Hawkman #22Hawkman #22 (DC Comics)
Scénario de Robert Venditti
Dessin de Fernando Pasarin
Parution aux USA le mercredi 11 mars 2020

Depuis le lancement de l’actuelle série, Robert Venditti a entrepris une réappropriation de la mythologie d’Hawkman, quelque chose qui fait que le personnage peut désormais accéder à des pans entiers de son histoire. L’infection du personnage – désormais possédé par Sky Tyrant – est cependant un contre-coup du « Batman qui rit » et de Metal. On pourrait croire que l’idée vient en oblique et qu’elle peut compliquer les plans de Venditti. Mais il n’en est rien et au contraire le scénariste continue de « rassembler les jouets ». Puisque Carter est aux abonnés absents, se sont ses amis et alliés qui doivent se mobiliser dans l’espoir de lui venir en aide. Atom (Ray Palmer), Adam Strange (à la mode ces temps-ci) et Shayera sont donc au premier plan. Ce qui permet à l’auteur de normaliser non plus Hawkman mais bien ceux qui l’entourent. Il y a un moment digne de Rebirth (sans y être lié) qui fait que certaines relations se réaniment. Enfin, à condition que Sky Tyrant ne s’échappe pas et ne tue pas certains protagonistes d’ici-là.

« You shoot like an archeologist. »

Fernando Pasarin dessine cet épisode en faisant preuve d’une grande régularité, ce qui est moins évident qu’il y paraît puisque l’information passe surtout par le dialogue et que les scènes d’action sont principalement des explosions, parfois hors-champ. Son trait se fait précis mais les personnages ne sont pas figés pour autant, sans doute parce que l’artiste sait jouer avec la hauteur de point de vue. Il déplace sensiblement la caméra pour qu’on n’ait pas l’impression de s’ennuyer dans cet espace fermé.
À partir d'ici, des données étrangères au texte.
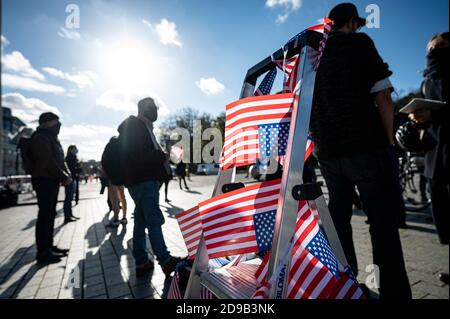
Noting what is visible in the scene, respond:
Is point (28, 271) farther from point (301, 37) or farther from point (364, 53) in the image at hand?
point (364, 53)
Seul petit bémol, les couvertures « normal » et « variant » (pas déshonorantes du tout par ailleurs) cohabitent peu avec le style de Pasarin et il est dommage que ce ne soit pas lui qui s’occupe aussi de ce point. Les ventes d’Hawkman étant ce qu’elles sont, on ne peut pas partir du principe que la série en encore de nombreux mois devant elle. Mais l’équipe créative actuelle semble bien partie pour donner à Hawkman ce qui lui manquait le plus. La réponse devrait se préciser dès le prochain numéro en tout cas.